Con la llegada del curso escolar sale a colación un hecho obvio: el ser humano es eminentemente social, y las clases presenciales son necesarias porque los más pequeños y quienes van entrando en la adolescencia tienen en la socialización un factor determinante de aprendizaje. Y esto ocurre en todos los niveles de relación, sean amicales, familiares e incluso profesionales. Te encuentras a una persona con la que sueles tener una relación fluida, y el saludo es con los ojos, detrás de las mascarillas, unas palabras rápidas, casi siempre para interesarnos por la salud de las familias, y a otra cosa. Ya casi no hay lugar para conversaciones, a menudo insustanciales, pero que son las que cimentan los afectos.

 

Luego está el teléfono y la videollamada, el Skype, etc… Pero no es lo mismo. Es una nueva situación que los adultos asumimos y entendemos, aunque no sé cómo vamos a salir afectivamente de este período, porque ahora nos damos cuenta la importancia que tenían esos cafés, esas palabras directas, ese contacto con otras personas. La Humanidad ha pasado por momentos muy duros que han durado años, y siempre nos dicen que los superamos como especie, pero nunca se sale de la misma manera que se entra. Pero sé que en su momento volveremos a relacionarnos, a normalizar los afectos y a adquirir otros nuevos.

 

Lo que de verdad me preocupa es la más tierna infancia. Hay una niña, hija de una sobrina, que apenas rebasa el año de vida. Se llama Valentina y es una preciosidad, además de inteligente e intuitiva. Antes de la pandemia, cuando la niña tenía meses, la veía con frecuencia, y los bebés establecen vínculos curiosos. Eso me ocurrió con ella, pero llegó el Estado de Alarma y las normas de prevención, y solo hemos visto a la niña por videollamada.
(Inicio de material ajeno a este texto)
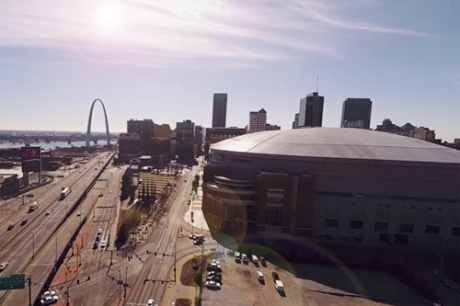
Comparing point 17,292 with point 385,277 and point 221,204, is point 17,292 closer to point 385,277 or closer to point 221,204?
point 221,204

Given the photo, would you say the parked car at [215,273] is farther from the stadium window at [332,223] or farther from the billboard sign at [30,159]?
the billboard sign at [30,159]

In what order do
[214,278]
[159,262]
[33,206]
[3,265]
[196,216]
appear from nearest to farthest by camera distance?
1. [214,278]
2. [3,265]
3. [159,262]
4. [196,216]
5. [33,206]

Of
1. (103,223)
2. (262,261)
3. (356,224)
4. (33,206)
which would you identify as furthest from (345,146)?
(33,206)

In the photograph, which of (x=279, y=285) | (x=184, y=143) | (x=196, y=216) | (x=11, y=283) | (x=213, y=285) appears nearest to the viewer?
(x=11, y=283)

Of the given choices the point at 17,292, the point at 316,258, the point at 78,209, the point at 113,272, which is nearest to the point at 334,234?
the point at 316,258

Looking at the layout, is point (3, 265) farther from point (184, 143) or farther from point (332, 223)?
point (184, 143)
Bueno, quiero decir que nos ha visto, porque de ella nos han llegado innumerables vídeos y fotos que nos envía su madre. Hace unos días nos citamos en el Parque Doramas, con nuestras mascarillas y marcando las distancias. Valentina estaba en brazos de su madre, y al verme extendió los suyos para que la cogiera. Imposible cumplir sus deseos, no somos convivientes y hay que evitar riesgos innecesarios. Como suele decirse, se me cayó el alma a los pies, la razón me impedía tomarla en brazos como unos meses atrás, para que se pusiera a tocarme la cara y a jugar con mis gafas.

 

Lo razono y lo asumo, pero me pregunto qué pasó por su cabecita, si se sintió rechazada, si no hacer lo que sin duda recordaba que era habitual en mi comportamiento le dejó alguna mella negativa. Porque esto que le ha pasado conmigo también le pasará con otras personas, y ya sabemos que en estas primeras edades los niños van moldeando su manera de relacionarse con el mundo. Por eso tengo todos los días los dedos cruzados para que en el menor tiempo posible los afectos puedan ser expresados con normalidad. Como no soy un profesional de la psicología, no estoy en condiciones de evaluar científicamente estos factores, pero sí puedo decir que el mundo de los afectos tal vez cambie con todo eso. Y a saber si van a gustarnos los cambios.